(Stored data entries)
_____

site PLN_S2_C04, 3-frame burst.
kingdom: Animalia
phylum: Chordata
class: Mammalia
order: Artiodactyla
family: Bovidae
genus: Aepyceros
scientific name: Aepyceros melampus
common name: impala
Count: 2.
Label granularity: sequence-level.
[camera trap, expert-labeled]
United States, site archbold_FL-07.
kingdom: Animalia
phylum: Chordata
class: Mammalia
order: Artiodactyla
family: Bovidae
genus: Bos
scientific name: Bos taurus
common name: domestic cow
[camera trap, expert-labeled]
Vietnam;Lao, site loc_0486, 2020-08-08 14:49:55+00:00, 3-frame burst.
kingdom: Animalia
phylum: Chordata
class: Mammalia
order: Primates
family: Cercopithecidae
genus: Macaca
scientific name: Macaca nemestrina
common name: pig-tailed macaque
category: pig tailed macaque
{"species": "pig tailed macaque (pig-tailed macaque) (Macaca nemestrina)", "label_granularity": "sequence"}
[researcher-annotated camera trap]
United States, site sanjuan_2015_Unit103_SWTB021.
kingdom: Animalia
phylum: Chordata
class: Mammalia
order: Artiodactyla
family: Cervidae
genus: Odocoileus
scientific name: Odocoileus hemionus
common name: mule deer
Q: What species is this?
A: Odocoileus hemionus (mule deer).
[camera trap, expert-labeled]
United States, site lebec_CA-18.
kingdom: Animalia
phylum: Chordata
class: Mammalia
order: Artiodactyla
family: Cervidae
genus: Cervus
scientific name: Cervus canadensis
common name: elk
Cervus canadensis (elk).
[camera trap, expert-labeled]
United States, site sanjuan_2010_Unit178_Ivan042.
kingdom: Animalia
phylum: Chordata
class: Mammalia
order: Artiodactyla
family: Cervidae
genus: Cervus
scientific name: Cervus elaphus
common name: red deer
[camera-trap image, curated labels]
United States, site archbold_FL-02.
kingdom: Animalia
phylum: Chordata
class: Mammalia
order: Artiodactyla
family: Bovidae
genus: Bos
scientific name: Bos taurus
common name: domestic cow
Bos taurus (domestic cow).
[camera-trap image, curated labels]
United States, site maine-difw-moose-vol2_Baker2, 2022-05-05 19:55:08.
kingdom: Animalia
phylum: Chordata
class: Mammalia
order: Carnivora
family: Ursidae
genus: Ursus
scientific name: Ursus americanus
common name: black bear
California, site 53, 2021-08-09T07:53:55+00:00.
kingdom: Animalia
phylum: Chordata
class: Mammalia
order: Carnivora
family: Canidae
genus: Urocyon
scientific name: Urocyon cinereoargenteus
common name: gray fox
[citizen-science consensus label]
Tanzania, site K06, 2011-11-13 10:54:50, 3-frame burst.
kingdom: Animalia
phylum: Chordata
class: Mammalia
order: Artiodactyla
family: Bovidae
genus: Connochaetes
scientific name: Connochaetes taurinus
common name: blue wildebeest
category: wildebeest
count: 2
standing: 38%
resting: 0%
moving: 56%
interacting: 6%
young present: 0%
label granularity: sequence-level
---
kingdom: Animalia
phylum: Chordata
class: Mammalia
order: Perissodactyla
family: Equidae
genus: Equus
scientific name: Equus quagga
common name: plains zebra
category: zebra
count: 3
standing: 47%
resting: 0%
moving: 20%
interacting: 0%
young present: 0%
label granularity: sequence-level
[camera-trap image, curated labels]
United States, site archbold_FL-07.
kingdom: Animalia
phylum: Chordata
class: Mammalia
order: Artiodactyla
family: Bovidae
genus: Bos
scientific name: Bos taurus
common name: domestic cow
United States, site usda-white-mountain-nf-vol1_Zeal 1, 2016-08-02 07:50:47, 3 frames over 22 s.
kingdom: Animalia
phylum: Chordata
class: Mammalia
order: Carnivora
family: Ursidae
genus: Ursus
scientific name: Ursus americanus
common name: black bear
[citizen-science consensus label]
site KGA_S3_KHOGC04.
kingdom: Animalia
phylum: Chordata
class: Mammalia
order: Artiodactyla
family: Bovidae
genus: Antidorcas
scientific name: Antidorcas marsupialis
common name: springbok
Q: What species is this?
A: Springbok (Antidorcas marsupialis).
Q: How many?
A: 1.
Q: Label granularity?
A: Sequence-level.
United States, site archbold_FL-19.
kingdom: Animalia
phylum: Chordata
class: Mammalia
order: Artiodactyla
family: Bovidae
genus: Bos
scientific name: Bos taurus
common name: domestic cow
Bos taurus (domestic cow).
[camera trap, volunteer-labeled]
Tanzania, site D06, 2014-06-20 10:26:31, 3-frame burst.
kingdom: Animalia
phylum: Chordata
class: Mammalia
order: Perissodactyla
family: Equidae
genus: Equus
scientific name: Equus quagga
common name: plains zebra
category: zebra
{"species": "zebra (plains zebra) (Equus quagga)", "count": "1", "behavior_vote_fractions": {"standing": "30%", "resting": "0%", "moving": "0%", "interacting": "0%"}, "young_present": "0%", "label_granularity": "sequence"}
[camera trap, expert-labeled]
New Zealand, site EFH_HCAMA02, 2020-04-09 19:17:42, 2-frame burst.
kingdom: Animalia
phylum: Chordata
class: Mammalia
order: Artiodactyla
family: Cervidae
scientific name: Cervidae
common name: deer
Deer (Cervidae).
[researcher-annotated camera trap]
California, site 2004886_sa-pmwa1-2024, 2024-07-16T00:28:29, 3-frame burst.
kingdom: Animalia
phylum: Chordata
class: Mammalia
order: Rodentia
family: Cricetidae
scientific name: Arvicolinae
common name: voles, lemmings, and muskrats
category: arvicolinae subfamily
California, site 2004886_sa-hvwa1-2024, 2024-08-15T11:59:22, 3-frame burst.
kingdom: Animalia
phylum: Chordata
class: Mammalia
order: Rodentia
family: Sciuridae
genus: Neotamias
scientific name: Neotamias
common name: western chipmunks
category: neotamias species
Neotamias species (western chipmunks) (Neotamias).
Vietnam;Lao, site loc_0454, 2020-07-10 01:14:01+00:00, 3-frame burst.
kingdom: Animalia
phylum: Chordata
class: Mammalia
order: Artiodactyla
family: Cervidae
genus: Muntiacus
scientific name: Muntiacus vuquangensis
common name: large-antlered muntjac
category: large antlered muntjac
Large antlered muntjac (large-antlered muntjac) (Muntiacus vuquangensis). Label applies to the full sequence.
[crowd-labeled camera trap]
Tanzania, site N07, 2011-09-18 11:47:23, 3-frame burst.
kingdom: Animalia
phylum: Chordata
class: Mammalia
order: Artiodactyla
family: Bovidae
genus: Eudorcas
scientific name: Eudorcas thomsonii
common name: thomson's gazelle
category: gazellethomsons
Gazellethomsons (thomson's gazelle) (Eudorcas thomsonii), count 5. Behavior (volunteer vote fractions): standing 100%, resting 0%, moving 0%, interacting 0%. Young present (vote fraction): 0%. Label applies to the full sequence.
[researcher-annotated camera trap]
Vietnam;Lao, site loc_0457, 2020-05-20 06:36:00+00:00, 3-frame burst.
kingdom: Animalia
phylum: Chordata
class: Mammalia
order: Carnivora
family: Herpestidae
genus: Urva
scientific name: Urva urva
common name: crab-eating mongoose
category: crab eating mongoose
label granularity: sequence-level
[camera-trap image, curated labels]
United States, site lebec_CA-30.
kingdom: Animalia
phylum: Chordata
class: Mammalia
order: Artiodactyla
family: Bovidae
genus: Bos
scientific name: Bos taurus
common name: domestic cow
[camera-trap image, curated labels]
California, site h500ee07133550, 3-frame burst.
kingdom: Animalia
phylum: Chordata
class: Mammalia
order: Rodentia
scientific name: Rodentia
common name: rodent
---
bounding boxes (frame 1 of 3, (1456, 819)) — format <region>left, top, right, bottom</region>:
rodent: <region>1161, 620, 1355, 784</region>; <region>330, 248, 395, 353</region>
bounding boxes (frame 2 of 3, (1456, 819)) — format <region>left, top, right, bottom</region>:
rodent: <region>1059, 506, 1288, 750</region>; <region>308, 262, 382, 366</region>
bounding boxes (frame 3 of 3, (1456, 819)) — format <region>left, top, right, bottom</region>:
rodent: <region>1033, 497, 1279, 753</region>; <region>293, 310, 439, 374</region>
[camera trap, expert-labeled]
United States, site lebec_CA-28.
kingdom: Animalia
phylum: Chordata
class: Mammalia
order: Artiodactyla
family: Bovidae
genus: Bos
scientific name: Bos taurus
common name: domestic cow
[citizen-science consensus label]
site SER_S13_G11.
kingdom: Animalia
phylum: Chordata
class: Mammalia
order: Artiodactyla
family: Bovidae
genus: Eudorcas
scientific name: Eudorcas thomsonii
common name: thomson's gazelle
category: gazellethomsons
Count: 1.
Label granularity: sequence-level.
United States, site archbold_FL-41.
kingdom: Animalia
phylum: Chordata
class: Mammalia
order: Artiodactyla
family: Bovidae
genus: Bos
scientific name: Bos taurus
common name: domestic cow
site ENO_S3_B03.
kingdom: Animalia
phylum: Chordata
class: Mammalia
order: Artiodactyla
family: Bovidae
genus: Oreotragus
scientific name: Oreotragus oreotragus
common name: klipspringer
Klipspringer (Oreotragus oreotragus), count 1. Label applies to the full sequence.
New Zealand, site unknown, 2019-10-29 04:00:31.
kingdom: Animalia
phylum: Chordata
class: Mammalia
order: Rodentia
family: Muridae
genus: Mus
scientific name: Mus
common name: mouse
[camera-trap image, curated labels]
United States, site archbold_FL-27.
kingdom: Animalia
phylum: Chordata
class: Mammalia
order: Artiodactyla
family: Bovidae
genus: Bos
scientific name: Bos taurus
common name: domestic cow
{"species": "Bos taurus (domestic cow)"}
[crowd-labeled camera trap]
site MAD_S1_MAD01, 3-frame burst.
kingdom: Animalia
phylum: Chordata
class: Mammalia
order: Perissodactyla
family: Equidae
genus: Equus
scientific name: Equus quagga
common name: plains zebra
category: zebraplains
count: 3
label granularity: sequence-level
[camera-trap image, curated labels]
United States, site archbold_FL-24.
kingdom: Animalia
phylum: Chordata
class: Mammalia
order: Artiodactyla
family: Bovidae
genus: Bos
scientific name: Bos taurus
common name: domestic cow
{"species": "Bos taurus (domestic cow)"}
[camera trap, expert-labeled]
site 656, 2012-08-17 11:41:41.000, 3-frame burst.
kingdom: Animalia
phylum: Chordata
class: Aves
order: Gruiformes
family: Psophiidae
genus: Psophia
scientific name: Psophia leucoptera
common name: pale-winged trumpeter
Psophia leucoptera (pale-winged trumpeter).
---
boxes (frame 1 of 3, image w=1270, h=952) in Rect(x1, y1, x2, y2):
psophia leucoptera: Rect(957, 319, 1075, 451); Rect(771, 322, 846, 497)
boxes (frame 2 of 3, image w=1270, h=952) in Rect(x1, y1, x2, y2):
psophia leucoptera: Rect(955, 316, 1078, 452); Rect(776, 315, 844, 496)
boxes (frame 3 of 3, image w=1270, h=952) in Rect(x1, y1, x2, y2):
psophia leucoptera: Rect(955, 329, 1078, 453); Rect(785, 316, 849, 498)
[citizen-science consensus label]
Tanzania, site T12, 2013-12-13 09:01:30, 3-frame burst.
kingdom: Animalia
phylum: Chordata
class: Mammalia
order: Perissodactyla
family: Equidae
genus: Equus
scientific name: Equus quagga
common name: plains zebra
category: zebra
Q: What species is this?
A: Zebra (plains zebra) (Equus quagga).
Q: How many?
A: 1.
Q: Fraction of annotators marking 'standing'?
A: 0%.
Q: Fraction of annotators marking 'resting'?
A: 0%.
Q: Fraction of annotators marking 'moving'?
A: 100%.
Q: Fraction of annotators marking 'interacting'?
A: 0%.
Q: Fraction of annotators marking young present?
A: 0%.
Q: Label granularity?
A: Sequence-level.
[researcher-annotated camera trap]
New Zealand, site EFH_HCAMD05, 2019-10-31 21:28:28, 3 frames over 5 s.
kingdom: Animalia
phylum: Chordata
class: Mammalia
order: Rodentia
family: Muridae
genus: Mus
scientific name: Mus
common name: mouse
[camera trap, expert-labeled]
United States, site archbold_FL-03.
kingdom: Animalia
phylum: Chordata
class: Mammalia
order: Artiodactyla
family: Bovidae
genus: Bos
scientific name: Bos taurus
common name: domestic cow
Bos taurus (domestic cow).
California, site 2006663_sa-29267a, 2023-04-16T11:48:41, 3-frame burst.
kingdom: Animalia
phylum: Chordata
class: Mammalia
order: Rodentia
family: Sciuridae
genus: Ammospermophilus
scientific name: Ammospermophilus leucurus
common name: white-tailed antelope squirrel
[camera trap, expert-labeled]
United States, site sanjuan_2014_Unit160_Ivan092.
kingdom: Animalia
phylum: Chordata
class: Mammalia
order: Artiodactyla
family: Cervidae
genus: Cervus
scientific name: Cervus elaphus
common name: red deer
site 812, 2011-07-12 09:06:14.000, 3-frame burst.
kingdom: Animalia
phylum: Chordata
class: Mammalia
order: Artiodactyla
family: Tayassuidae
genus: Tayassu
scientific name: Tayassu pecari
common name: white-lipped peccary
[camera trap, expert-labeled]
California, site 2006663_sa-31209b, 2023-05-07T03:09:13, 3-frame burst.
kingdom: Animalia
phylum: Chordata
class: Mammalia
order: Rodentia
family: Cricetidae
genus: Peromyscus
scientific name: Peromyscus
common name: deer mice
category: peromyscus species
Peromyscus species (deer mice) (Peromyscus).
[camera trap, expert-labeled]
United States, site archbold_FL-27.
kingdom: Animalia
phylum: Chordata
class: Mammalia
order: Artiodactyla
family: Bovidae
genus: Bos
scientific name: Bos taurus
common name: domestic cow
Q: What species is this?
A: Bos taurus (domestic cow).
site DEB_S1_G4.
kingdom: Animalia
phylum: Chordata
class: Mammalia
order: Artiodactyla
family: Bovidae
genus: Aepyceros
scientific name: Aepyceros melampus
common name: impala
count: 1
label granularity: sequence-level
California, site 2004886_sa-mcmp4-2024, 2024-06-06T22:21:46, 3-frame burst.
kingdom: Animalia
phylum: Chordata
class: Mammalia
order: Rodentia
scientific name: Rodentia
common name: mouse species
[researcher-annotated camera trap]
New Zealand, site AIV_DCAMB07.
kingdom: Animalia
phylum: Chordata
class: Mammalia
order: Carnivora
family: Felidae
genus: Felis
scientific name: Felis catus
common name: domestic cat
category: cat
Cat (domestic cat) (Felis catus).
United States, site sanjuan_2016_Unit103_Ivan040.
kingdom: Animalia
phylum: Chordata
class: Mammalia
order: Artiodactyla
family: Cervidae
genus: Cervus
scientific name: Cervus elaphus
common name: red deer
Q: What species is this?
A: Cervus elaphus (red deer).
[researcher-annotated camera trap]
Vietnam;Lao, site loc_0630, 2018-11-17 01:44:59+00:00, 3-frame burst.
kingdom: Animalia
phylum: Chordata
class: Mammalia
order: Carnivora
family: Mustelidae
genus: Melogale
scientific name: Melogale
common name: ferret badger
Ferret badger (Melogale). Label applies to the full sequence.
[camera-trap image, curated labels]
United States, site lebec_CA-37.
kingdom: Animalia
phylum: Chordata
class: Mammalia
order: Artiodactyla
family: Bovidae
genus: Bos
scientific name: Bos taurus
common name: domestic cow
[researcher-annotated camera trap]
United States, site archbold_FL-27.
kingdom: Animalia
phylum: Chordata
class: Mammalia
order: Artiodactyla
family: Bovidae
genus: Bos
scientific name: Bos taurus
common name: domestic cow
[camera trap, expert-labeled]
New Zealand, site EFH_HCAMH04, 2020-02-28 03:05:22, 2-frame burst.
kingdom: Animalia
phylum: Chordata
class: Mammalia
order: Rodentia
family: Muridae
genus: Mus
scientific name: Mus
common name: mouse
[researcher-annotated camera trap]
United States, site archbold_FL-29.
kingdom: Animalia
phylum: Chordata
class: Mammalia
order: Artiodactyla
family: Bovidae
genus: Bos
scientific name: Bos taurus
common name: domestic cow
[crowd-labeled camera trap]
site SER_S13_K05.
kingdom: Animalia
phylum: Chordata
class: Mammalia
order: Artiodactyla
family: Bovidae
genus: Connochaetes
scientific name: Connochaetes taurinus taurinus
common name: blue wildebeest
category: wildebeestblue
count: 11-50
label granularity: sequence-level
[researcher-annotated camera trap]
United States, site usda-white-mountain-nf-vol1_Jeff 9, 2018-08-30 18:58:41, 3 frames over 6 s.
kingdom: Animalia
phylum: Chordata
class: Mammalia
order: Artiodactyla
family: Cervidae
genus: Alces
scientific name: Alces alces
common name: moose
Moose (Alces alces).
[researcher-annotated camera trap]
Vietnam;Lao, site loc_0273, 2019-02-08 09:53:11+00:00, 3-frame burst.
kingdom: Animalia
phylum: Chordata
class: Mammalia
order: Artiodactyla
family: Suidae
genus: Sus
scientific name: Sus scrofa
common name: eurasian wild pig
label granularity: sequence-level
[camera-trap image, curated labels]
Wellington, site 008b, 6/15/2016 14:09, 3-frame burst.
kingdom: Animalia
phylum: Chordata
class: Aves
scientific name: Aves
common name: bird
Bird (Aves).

_____

Work required: Show the lines of the entries that include the string "usda", copying each in full.

Task answer:
United States, site usda-white-mountain-nf-vol1_Zeal 1, 2016-08-02 07:50:47, 3 frames over 22 s.
United States, site usda-white-mountain-nf-vol1_Jeff 9, 2018-08-30 18:58:41, 3 frames over 6 s.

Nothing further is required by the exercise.